ここでは幼児期から初等教育までの発達段階に沿いながら、絵とことばの関係について考えてみたいと思います。

 1.先ず幼児期で「あれなーに、これなーに、どうしてそうなるの…」と言った質問をするようになったら、いい加減な対応をしないで、ちゃんと答えてあげることがポイントです。そうしないと思考が最初に芽生える大切な時期に、その後の創造性の芽を摘んでしまう事になります。
(見たものからことばを探している)

 2.次のお絵かきの時代のポイントは、ただ絵を描いて終りにしないで、できた絵を人に見せてことばで説明させることです。
(絵からことばへ繋げることで、右脳から左脳への橋渡し訓練ができる)

 3.絵本の時期に大切なことは、大人が読んで聞かせることです。子供は聞きながら絵を見てイメージを更にふくらませます。次に子供が文字を読めるようになれば、今度は一人でたくさんの絵本を読めることになります。
(前半はことばから絵へ、後半は絵からことばへと繋がる)

 4.絵日記は絵を描き、ことばで説明することを習慣づけることにより、右脳と左脳とを情報が行き来する訓練となります。大脳生理学的には左に90度倒した新絵日記スタイルをお薦めします。
(左側に絵を描き、右側に横書きで文章を書く方式)

 5.算数の文章問題を解くときは絵図にすることから始めるのがポイントです。小学校二年生ぐらいから算数に文章問題が登場しますが、文章から直接的に式を考えることはしないで、一度、図解して見て、それを見ながら式を導けば簡単です。なぜなら右脳の力を動員できるからです。

 6.図形問題(幾何)はもちろん絵図の方から入り、ことばで説明(証明)して行くことで右脳と左脳の情報交換が否応なく働かされます。

 7.以上のことから「絵の力」と「ことば力」の両方を生かして教育・学習して行く事が如何に大切かを再認識することができたと思います。
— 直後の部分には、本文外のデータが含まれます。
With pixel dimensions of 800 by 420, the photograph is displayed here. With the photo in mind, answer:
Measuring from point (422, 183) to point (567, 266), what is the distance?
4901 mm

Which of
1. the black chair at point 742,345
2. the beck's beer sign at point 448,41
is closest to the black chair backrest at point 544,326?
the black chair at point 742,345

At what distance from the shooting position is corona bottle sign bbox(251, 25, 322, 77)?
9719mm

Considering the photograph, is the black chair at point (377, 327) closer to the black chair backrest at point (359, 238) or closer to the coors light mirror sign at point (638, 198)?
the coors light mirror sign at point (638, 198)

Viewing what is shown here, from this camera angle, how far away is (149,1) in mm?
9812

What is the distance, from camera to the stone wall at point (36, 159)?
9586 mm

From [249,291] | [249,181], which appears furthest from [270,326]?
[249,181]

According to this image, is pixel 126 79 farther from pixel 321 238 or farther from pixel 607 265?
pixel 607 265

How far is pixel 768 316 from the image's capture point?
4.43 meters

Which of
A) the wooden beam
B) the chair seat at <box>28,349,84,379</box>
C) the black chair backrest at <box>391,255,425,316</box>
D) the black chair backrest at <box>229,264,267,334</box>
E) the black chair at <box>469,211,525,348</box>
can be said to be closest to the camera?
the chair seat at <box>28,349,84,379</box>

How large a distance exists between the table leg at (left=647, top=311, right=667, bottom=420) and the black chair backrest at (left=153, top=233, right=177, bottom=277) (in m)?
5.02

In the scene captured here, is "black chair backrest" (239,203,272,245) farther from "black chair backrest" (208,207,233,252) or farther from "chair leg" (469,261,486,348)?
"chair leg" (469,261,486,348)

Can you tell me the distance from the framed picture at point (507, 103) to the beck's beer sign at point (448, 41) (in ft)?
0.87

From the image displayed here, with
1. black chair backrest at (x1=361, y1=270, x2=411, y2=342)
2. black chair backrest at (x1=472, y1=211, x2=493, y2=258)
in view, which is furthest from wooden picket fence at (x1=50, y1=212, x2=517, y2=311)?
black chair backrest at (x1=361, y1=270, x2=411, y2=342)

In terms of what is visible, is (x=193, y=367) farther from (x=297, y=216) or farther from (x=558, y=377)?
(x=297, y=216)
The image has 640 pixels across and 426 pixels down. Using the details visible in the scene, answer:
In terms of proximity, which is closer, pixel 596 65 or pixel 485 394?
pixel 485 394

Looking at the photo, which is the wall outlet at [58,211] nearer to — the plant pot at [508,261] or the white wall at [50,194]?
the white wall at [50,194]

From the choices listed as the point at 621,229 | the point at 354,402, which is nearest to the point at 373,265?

従って、ノートを取る段階に入っても、それを継続していくことが創造的教育には欠かせないのです。 左脳だけではなく、創造や発想を得意としている右脳をもっと磨いて創造性の豊かな人材を育てて行かねばなりません。
 そのような考えで編み出されたノートが「鎌倉ノート」です。左余白・右横線入り形式を持ったノート類全般を指しています。そして、鎌倉ノートの取り方の基本は左余白にイメージ(絵図)を描き、右側にそれを説明する文章を書くようにします。 そうすれば左脳と右脳にまたがって情報処理をすることが可能となり、創造力は一段と増すでしょう。